My self-care practice for the day involved meal prepping for the week. Getting my hands dirty (or purple-y, in this case), whether it’s outside digging in the dirt or inside preparing food, makes me feel more connected to everything around me.
After returning home from the farmers’ market (sadly, the last one this year), my counter tops were quickly filled with a bounty of brightly colored fruits and vegetables. Broccoli, cauliflower, cabbage, bell peppers, cilantro, blackberries, apples, corn, cantaloupe, tomatoes, cucumber, lettuce, and carrots were waiting patiently for me to prepare them for their nourishing destiny.
I had at least an hour’s worth of slicing, dicing and storing in my future, and all I could do was smile.
I’m aware that I’m in the minority when it comes to my love for ingredient shopping and prepping. I can’t help but be smitten by the unique shapes and colors – not to mention the still somewhat mysterious nutritional benefits that accompany them.

Task:
Rewrite everything in the meal-prep text from "I had at least" down to "that accompany them.", swapping "smitten" for "enchanted".

Records excerpted from a collection
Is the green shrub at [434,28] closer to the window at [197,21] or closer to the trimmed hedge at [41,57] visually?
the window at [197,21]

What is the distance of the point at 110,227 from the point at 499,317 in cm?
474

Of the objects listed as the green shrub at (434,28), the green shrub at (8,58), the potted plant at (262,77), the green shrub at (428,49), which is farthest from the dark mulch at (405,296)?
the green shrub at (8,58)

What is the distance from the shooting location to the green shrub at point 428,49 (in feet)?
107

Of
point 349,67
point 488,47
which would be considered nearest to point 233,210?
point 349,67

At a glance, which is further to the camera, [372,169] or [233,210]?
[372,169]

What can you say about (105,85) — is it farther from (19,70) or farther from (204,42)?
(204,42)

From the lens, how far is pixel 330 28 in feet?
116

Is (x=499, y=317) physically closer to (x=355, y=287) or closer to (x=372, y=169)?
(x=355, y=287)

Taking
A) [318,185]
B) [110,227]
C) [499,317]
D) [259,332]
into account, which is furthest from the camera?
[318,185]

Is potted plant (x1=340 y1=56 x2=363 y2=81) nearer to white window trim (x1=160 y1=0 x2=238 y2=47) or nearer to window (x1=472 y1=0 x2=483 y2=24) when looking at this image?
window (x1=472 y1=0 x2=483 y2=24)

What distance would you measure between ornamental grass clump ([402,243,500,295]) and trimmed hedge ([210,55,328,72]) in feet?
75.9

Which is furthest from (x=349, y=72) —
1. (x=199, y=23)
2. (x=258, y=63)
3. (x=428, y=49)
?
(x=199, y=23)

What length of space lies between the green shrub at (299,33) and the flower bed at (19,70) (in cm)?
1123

The completed task:
I had at least an hour’s worth of slicing, dicing and storing in my future, and all I could do was smile.
I’m aware that I’m in the minority when it comes to my love for ingredient shopping and prepping. I can’t help but be enchanted by the unique shapes and colors – not to mention the still somewhat mysterious nutritional benefits that accompany them.